Start Provided information

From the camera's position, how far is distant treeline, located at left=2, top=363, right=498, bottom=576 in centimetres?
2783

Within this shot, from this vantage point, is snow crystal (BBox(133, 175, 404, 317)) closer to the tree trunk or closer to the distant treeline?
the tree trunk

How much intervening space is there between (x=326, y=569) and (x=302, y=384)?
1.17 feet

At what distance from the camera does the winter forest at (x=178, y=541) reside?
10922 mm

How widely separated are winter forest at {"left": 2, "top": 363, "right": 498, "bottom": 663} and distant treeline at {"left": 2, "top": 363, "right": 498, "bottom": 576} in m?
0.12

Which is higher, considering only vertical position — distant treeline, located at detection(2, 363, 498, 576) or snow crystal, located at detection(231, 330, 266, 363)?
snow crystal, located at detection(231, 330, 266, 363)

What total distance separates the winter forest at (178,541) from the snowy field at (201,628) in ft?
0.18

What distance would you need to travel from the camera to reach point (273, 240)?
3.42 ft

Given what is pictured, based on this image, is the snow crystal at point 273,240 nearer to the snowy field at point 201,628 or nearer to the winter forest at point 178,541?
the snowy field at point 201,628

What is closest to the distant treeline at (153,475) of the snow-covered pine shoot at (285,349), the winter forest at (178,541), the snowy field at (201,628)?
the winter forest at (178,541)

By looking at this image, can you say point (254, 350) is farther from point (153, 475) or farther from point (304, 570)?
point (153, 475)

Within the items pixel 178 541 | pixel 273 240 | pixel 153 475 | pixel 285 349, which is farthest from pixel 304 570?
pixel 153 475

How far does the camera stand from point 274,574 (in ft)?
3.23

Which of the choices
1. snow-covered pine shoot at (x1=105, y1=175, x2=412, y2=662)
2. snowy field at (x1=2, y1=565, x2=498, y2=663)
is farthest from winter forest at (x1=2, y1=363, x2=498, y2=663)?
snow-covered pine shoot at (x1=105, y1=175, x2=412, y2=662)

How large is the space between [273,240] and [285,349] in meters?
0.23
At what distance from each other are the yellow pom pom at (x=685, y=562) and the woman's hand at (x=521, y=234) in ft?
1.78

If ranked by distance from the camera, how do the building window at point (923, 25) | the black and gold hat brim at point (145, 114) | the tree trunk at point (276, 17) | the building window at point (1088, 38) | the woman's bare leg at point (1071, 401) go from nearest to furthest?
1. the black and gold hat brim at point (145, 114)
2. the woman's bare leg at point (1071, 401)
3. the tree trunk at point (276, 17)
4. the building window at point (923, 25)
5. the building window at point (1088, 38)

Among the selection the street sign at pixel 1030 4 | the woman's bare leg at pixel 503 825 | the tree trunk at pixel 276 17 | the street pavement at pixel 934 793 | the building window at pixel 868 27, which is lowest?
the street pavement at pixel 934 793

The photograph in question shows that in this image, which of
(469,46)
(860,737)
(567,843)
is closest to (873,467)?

End Provided information

▶ [Exercise details]: Take the lines above from the one holding "Among the selection" to the last and output them exactly.

▶ [Written solution]:
Among the selection the street sign at pixel 1030 4 | the woman's bare leg at pixel 503 825 | the tree trunk at pixel 276 17 | the street pavement at pixel 934 793 | the building window at pixel 868 27, which is lowest?
the street pavement at pixel 934 793

The photograph in question shows that in this image, which of
(469,46)
(860,737)
(567,843)
is closest to (873,467)?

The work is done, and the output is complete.